### Task to complete
Extract every line of the material below that contains the string "dark", and copy each such line unchanged.

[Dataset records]

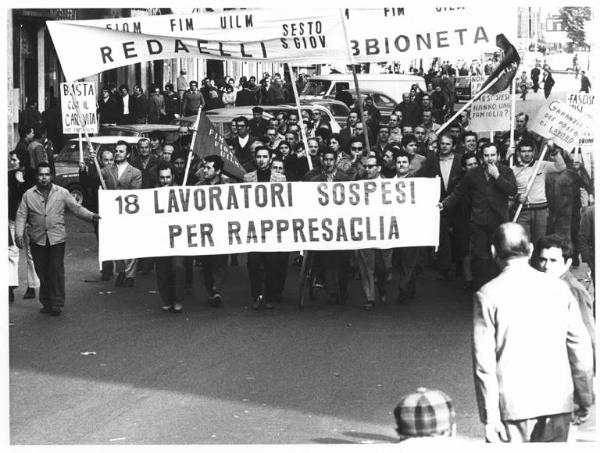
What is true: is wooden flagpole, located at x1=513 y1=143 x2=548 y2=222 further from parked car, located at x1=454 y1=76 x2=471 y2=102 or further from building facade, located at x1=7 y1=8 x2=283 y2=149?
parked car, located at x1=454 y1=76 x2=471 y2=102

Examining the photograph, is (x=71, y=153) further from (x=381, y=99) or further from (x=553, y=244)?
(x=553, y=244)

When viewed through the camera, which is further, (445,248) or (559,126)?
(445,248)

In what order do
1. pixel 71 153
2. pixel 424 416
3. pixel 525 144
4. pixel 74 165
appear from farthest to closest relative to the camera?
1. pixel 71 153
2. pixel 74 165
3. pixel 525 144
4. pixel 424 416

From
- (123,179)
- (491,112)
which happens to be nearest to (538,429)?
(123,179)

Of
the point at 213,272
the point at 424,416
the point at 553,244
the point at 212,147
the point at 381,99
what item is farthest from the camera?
==
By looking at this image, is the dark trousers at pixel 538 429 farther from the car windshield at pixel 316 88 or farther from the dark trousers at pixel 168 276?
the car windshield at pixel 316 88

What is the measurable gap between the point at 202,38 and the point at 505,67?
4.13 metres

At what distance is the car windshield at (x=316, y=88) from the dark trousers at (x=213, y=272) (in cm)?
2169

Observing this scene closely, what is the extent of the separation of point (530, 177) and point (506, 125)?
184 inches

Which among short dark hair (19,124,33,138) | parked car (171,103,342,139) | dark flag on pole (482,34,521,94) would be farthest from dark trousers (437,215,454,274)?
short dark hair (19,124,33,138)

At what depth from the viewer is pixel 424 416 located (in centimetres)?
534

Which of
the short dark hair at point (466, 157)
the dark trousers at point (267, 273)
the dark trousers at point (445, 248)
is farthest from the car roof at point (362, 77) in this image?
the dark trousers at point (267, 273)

### Complete response
By looking at this image, is the dark trousers at pixel 538 429 farther from the car windshield at pixel 316 88 or farther from the dark trousers at pixel 168 276?
At what distance is the car windshield at (x=316, y=88) from the dark trousers at (x=213, y=272) (in cm)?
Which among short dark hair (19,124,33,138) | parked car (171,103,342,139) | dark flag on pole (482,34,521,94) would be farthest from dark trousers (437,215,454,274)?
short dark hair (19,124,33,138)
the short dark hair at point (466, 157)
the dark trousers at point (267, 273)
the dark trousers at point (445, 248)
the dark trousers at point (267, 273)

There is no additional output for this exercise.